Prepare the room/space for your research
So first thing is to spend some time on the room/space you will use before the session begins. You need to make it comfortable, rather than formal. Remember this isn’t an interview! Make sure you are sitting next to the participant (not too close; but close enough to see what they are doing and hear what they are saying). You might also have a 3rd person in the room, a scribe, so make sure they too can see and hear.
Make sure notes are in reach for the participant, copies of the task at hand for example. You are giving them a lot of new information so a copy is something to refer back too if they forget. Also make sure water is available.
Quite often you know who is coming to a usability session, but you haven’t really met them face-to-face before. So be prepared for the user needing to adapt the space you have set up. They may be left-handed, they might need there own chair, they might need some assistive technology.
Set the participant's expectations
You might have mentioned it in communication before the session but remind the participant why they are there again. Remind them you are not testing them, they cannot do or say anything wrong. The skill of user research is to gain open and honest feedback. Over scripted tasks or asking closed questions can limit this; but so cannot telling a user it is open in the first place.
Ease the participant in
It is always good to ease a participant in; with questions they can and know the answer too. It makes them feel comfortable. When someone signs up to research there is an element of excitement (I wonder what I will find out) but also an element of being on edge (what will they ask me). Users can often freeze up or won’t stop talking, which are natural defence mechanisms. You need to stop this from happening so the cure is to start with general questions that naturally lead to the task at hand.

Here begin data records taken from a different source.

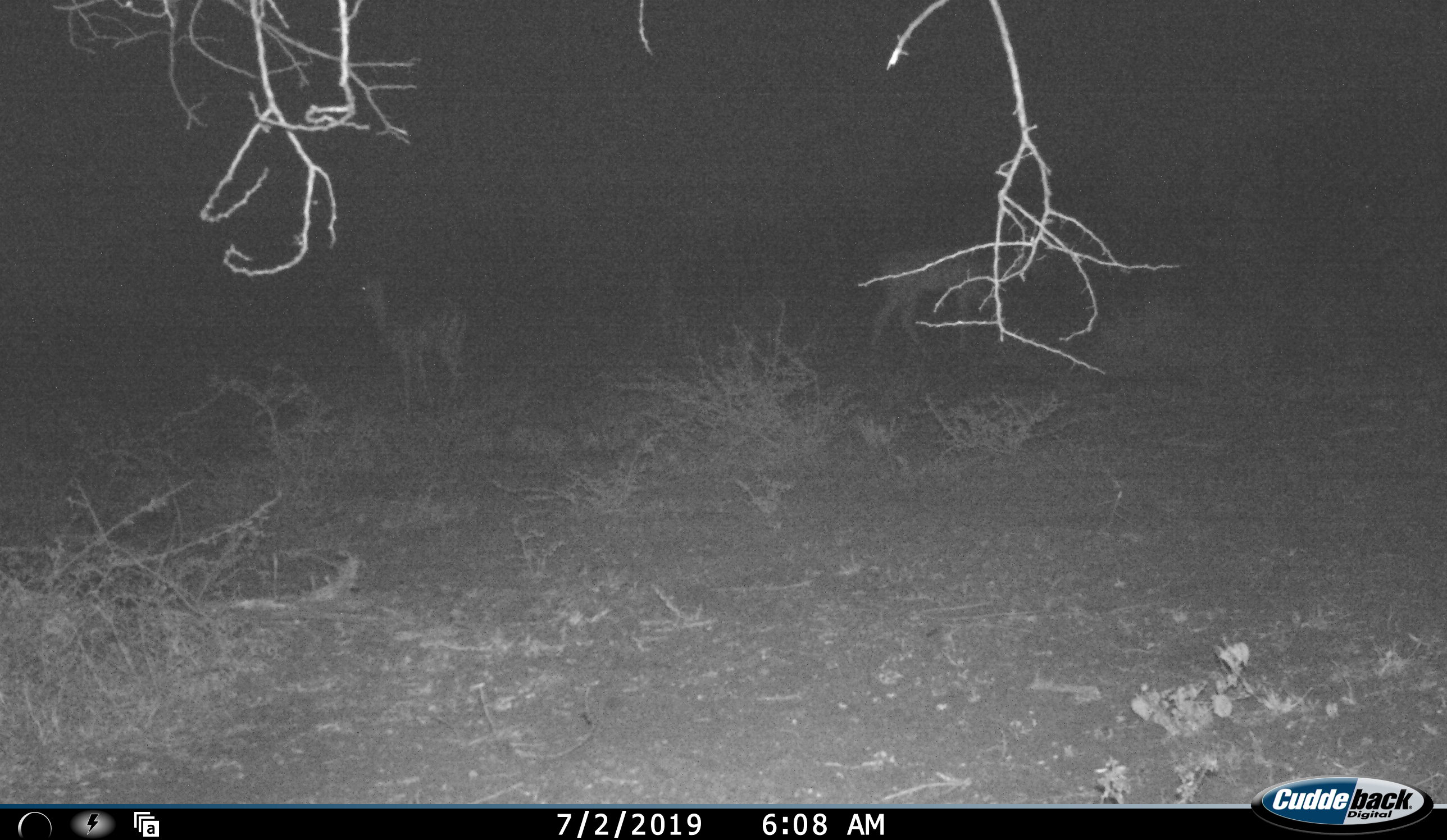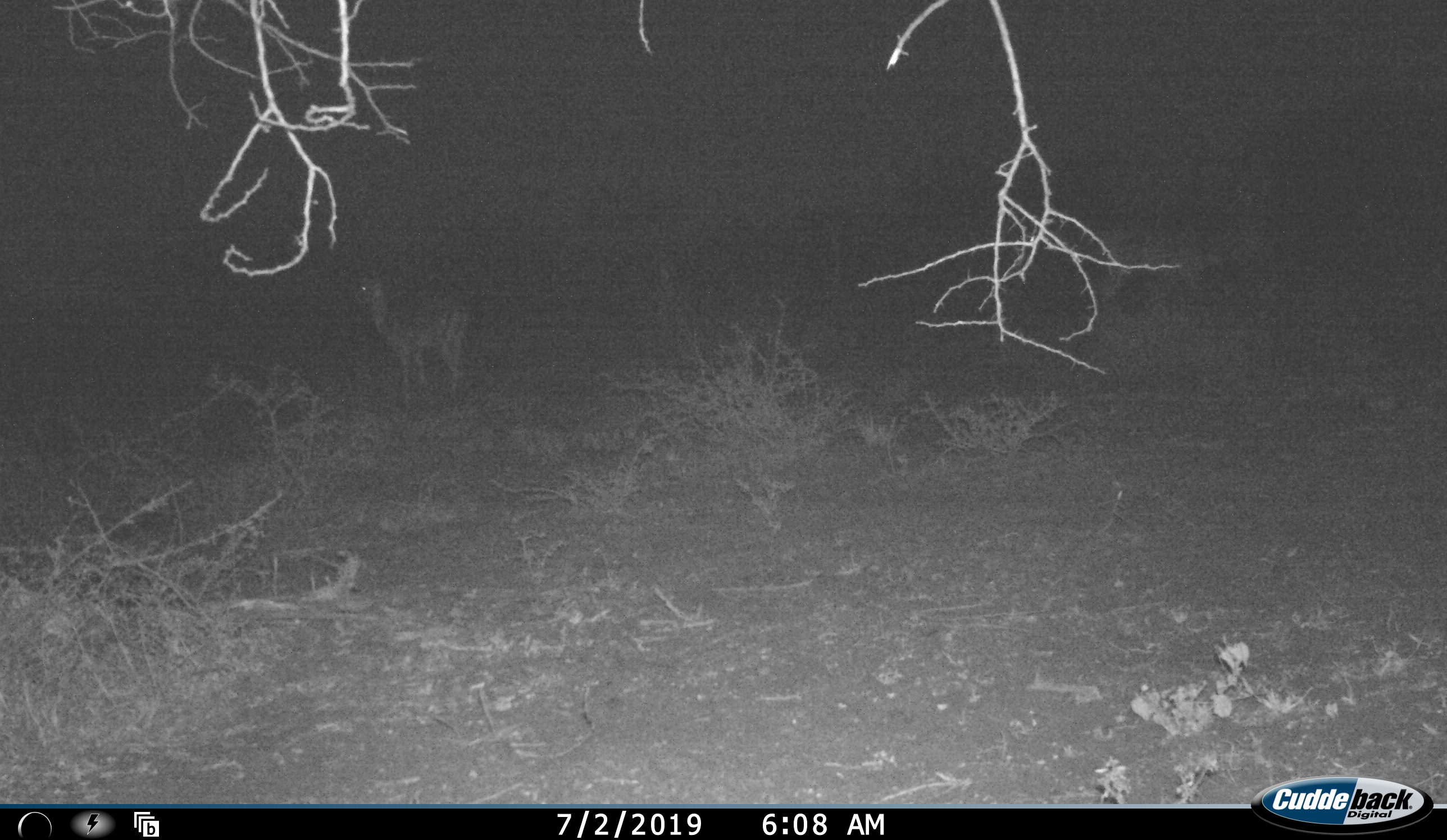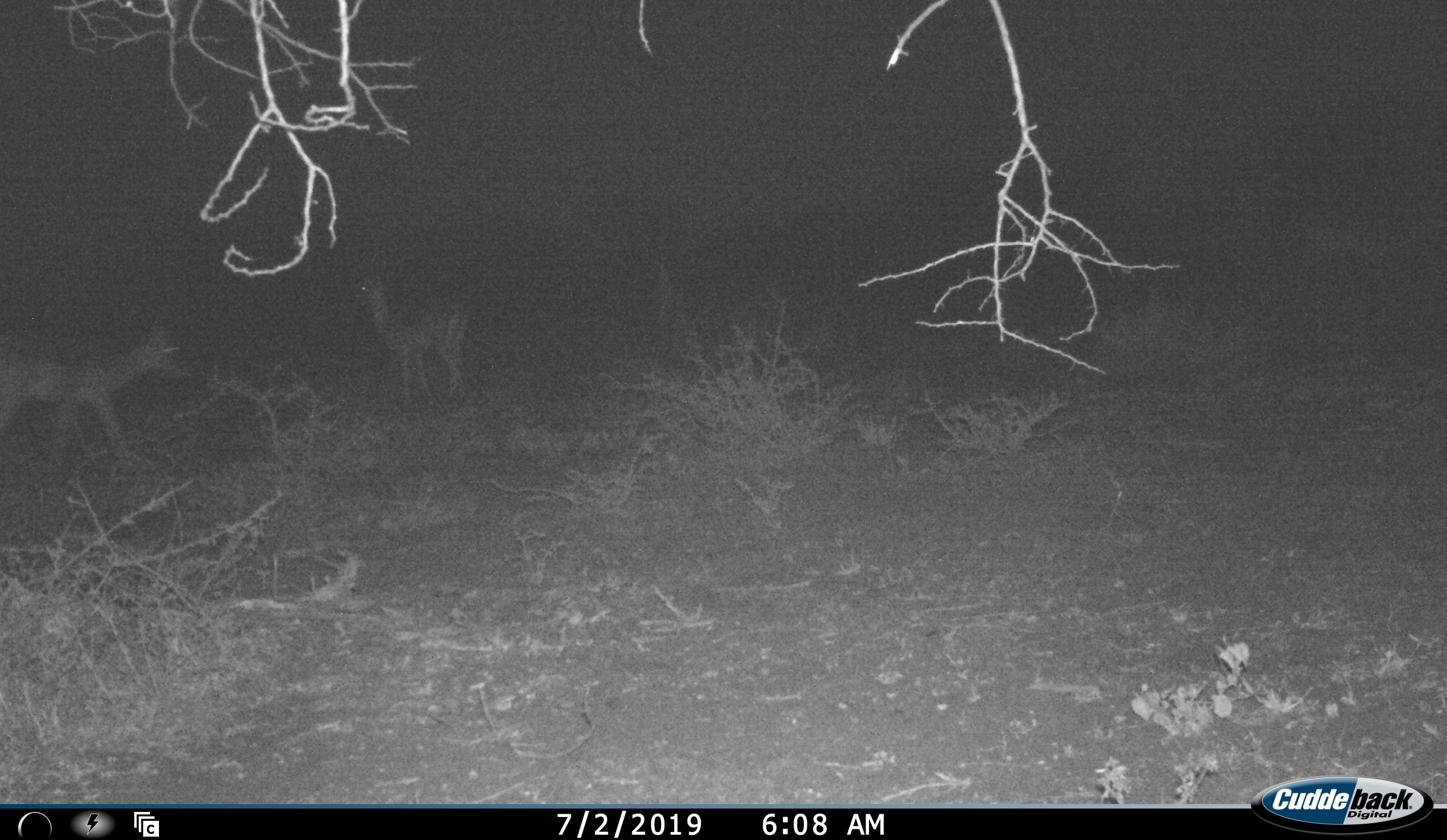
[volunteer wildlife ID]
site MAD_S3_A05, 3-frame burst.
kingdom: Animalia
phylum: Chordata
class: Mammalia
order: Artiodactyla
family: Bovidae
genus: Aepyceros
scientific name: Aepyceros melampus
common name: impala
Impala (Aepyceros melampus), count 3. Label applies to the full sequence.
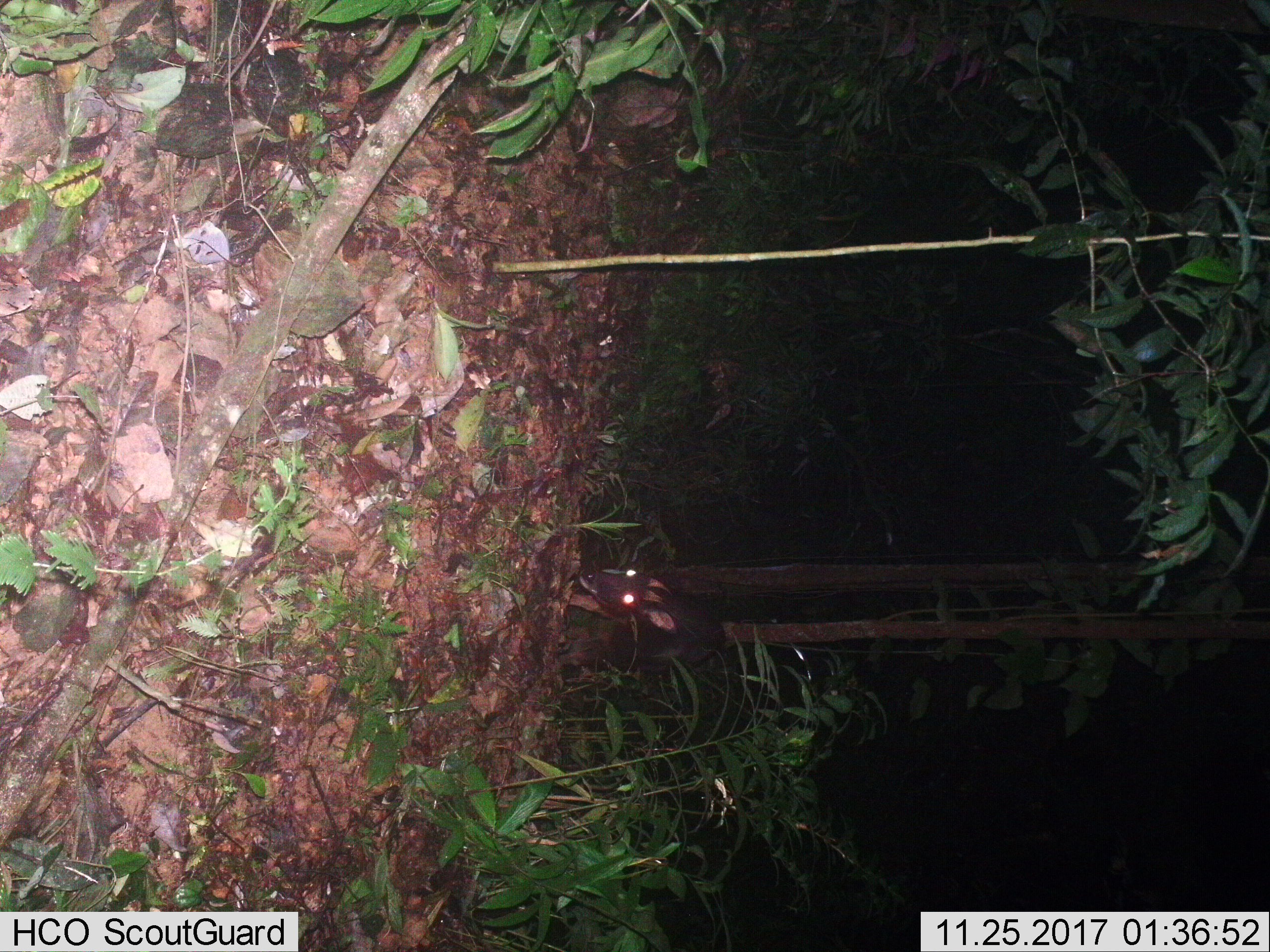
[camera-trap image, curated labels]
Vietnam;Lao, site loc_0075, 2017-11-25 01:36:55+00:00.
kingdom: Animalia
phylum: Chordata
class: Mammalia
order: Artiodactyla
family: Bovidae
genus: Capricornis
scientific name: Capricornis sumatraensis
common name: chinese serow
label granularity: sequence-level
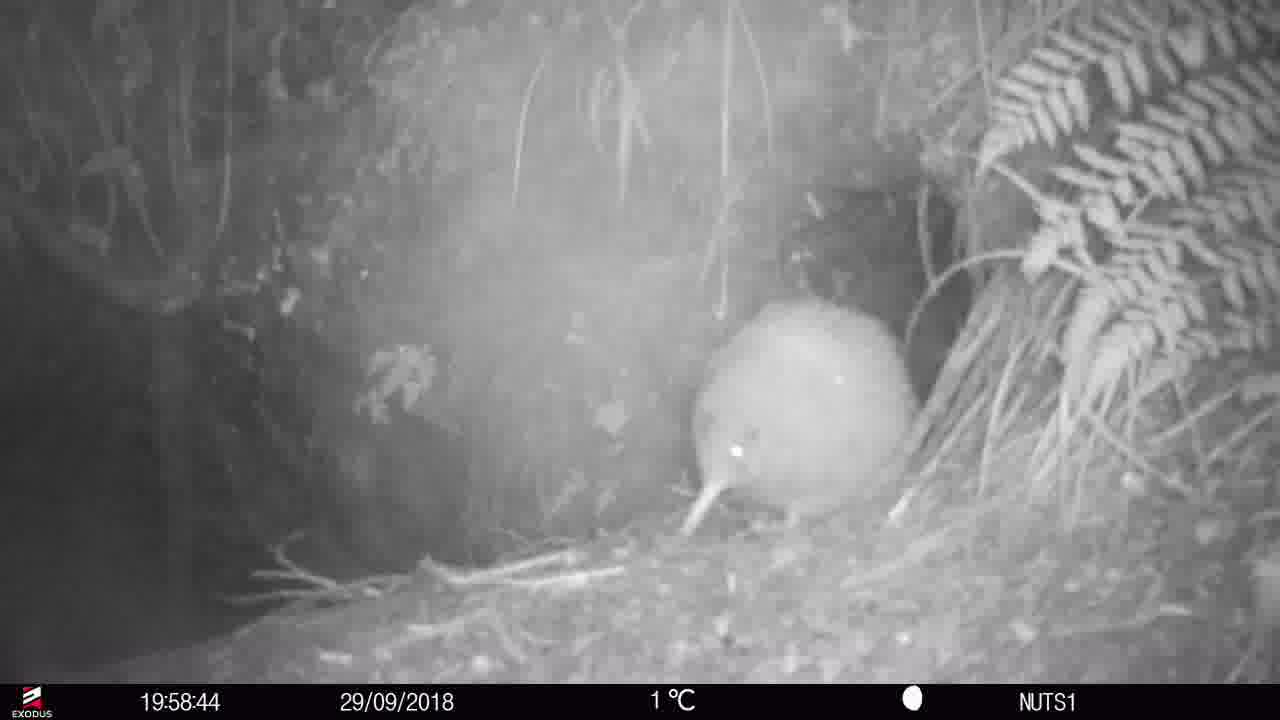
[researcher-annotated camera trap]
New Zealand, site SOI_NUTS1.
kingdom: Animalia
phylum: Chordata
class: Aves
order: Apterygiformes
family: Apterygidae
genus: Apteryx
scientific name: Apteryx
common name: kiwi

For example you are testing a new app which tracks running. You can start with questions about internet use, what devices they have access too; what apps they already like and why. This then leads into “what do you think of this app”…”Can you complete task A”… Equally you could start with talking about sports, what are they interested in, what are there challenges in staying fit and can technology help in anyway. Again this then leads to “what do you think of this app”… “Can you complete task A”.
Being a confident researcher (NB when you read confident this doesn’t mean extrovert or dominant) will enable you to get more from a session. Being confident comes from knowing the subject matter (some not all); knowing the flow to a session, knowing the tasks and knowing what you need to probe for (what are the key assumptions to address in this batch of research).
With inner confidence; you will omit confidence and again with out realising bring reassurance to participant. In the main; their questions, concerns will be answered; their thoughts will be listened too. This allows 2 things to happen. Firstly open, honest feedback leading to insights; secondly you, the researcher, has time to listen. More of that to follow…
Listen with both ears and eyes
“To hear one has to listen” Wise words, but remember listening is utilising both your eyes and ears.
In usability sessions, we always ask the participants to speak aloud “say what are you thinking”… but often they will be quiet. That’s fine, they are reading, they are understanding, they are forming a decision. You can tell this from seeing what they are doing. For example, moving the mouse over the text or lip reading a sentence. They also often repeat saying/ moving over the question. These are the clues and triggers to probe, “what are you thinking”, “does this question make sense”…
Also body language and facial expressions lead to clues. Blank looks or scrunched up faces are telling you something. Probe to find out more.
Usability tests are quick wins and for me often far out way workshops or 20 question surveys in terms of insight generation. They let you find what doesn’t work (more so than what works); they assist assumption validation. That said, a key reason they work very well is often linked to the effort that goes into the planning pre research.